** start EXERCISE MATERIALS **

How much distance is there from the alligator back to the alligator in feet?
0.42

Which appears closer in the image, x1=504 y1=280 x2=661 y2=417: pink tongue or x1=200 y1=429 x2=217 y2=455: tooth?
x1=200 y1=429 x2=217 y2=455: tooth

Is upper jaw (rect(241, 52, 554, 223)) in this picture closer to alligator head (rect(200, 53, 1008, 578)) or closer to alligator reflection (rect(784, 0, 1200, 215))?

** end EXERCISE MATERIALS **

- **TASK GOAL**:
Reproduce each line of the data above verbatim, from start to finish.

- **OUTPUT**:
How much distance is there from the alligator back to the alligator in feet?
0.42

Which appears closer in the image, x1=504 y1=280 x2=661 y2=417: pink tongue or x1=200 y1=429 x2=217 y2=455: tooth?
x1=200 y1=429 x2=217 y2=455: tooth

Is upper jaw (rect(241, 52, 554, 223)) in this picture closer to alligator head (rect(200, 53, 1008, 578)) or closer to alligator reflection (rect(784, 0, 1200, 215))?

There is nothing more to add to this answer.